:: Selected text ::
########################################

Islamic Legitimacy Without the Testimony of the Muslim Will?

Though everyone today insists that all visions of ‘Islamic politics’ must contend with the moral and pragmatic issues of our times, Islamist thought, unfortunately, is moving in a direction that makes all compromise with the modern ethos almost impossible. It conceives of the imperatives of Islamic commitment in such fundamentalist terms that the very idea of a dialogue with the agencies of contemporary history appears heretical. Thus, for all its determination to bring Islam back to history, radical Islamist thinking promotes a worldview that is vehemently anti-political, just as it endorses a politics of revival that is blatantly anti-historical. Islamists’ apprehension of ‘democracy’, for instance, clearly reveals that the ultimate objective of their thought is not the affirmation of the Muslim’s historical existence but the refutation of the false ideology of his putative Other, the secular Westerner.

########################################

:: Work to do ::
[1] Decide whether each statement below agrees with the passage on Islamist thought. Answer yes or no for each, and quote the words of the passage that settle it.
(a) Radical Islamist thinking promotes a worldview that is anti-political.
(b) Islamist thought is moving in a direction that makes compromise with the modern ethos easier.
(c) The putative Other of the Muslim is identified as the secular Westerner.
[2] In the passage on Islamist thought, what is the objective of that thought as revealed by Islamists' apprehension of 'democracy'?
[3] Pick up the passage on Islamist thought after its final sentence and continue it.

:: Dataset excerpt ::
########################################

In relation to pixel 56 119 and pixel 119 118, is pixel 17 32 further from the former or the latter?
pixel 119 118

########################################

:: Task-by-task answers ::
[1]
(a) Yes: "radical Islamist thinking promotes a worldview that is vehemently anti-political"
(b) No: "moving in a direction that makes all compromise with the modern ethos almost impossible"
(c) Yes: "the false ideology of his putative Other, the secular Westerner"

[2] Its ultimate objective is the refutation of the false ideology of the Muslim's putative Other, the secular Westerner, not the affirmation of the Muslim's historical existence.

[3]
More than one respectable Islamist ideologue has claimed that democracy, inasmuch as it identifies people rather than God as the ultimate source of power and legislation, is the highest form of human deceit. In the name of consensus and rule, it sanctifies the Promethean arrogance of man who is proclaimed not only the supreme creator of his values but also the final arbiter of his conduct. The hallowed ethos of democracy, which exalts the legal, and hence the moral, autonomy of man is thus atheistic and secularist.  Democracy, from such a perspective, appears as the supreme doctrine of kufr, the deification of the unsbmissive, rebellious man that is antithetical to Islam.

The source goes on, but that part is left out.